### What to produce
Reproduce the Mud Lake search story word for word, from "Krauth had left" up to and including "called the authorities.".

### Page excerpt
In the dark, on a frozen lake, you really don't want to be following four-wheeler tracks from shore to see where they lead, searching for a winter fisherman. But that's what DNR conservation officer Daniel Baumbarger was doing early Monday, walking on ice. The time: about 12:30 a.m. The place: Mud Lake, in Traverse County, near the South Dakota border.
Baumbarger, a North Carolinian turned Minnesotan, was part of a phalanx of officers, local, county and state, called to search for Charles (Chuck) Krauth, 50, a husband, father, grandfather, lover of old trucks and lover particularly of all things outdoors, especially hunting and fishing -- and no less so the dogs that accompanied him afield.
Krauth had left his nearby Wheaton home in early afternoon Sunday, and when he hadn't returned by 10:30 that night, and couldn't be reached by cellphone, his wife called the authorities.
"We found his pickup at the Mud Lake landing," Baumbarger said. "Another officer and I followed his tracks onto the lake until we came to his four-wheeler. Near it was a hole in the ice."
An ominous sight, this, a hole in the ice, and one that already this winter has foretold fatal outcomes on Lake Charlotte in Wright County, where two snowmobilers died, and on Rice Lake in Stearns County, which claimed an ATV rider.
The scene Baumbarger happened upon was different: On the seat of the ATV near the hole in the ice -- as if standing sentry -- was a chocolate Labrador, a dog barely a year old, but one nonetheless that seemed not short on patience, hope, or both.
"The dog was just sitting there on the seat," Baumbarger said. "Waiting."
It seemed Krauth had not yet begun fishing when he disappeared. On his ATV were his ice auger, his fishing rods and tackle, a pail of minnows and the patient dog.

[Collected data entries]
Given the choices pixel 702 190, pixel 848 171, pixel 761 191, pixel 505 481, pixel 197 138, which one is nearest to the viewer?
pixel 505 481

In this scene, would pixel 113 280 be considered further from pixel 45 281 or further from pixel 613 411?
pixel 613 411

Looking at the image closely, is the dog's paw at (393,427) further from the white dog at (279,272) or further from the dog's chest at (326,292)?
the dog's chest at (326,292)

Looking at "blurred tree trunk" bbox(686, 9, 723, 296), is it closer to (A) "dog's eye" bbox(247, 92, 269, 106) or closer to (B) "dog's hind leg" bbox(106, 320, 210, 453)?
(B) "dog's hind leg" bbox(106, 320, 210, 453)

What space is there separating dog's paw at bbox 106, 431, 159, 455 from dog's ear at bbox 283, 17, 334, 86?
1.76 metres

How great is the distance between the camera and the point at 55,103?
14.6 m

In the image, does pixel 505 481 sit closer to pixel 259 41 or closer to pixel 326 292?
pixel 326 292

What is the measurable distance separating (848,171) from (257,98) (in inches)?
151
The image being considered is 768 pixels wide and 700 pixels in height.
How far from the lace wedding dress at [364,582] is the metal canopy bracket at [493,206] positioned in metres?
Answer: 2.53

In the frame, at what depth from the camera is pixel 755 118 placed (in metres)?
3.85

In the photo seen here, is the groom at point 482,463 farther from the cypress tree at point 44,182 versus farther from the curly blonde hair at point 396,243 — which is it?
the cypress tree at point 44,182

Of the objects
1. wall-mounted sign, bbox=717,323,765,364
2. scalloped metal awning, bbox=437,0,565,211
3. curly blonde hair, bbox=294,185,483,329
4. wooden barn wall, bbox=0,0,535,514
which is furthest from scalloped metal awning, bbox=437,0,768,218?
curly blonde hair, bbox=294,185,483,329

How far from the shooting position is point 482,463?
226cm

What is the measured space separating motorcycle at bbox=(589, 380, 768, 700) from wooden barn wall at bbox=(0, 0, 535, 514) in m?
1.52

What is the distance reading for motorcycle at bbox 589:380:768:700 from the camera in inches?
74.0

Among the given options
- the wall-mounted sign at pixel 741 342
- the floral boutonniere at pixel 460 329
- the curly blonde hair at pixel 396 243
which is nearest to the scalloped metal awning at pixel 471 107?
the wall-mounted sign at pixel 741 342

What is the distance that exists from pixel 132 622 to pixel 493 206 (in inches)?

### Written solution
Krauth had left his nearby Wheaton home in early afternoon Sunday, and when he hadn't returned by 10:30 that night, and couldn't be reached by cellphone, his wife called the authorities.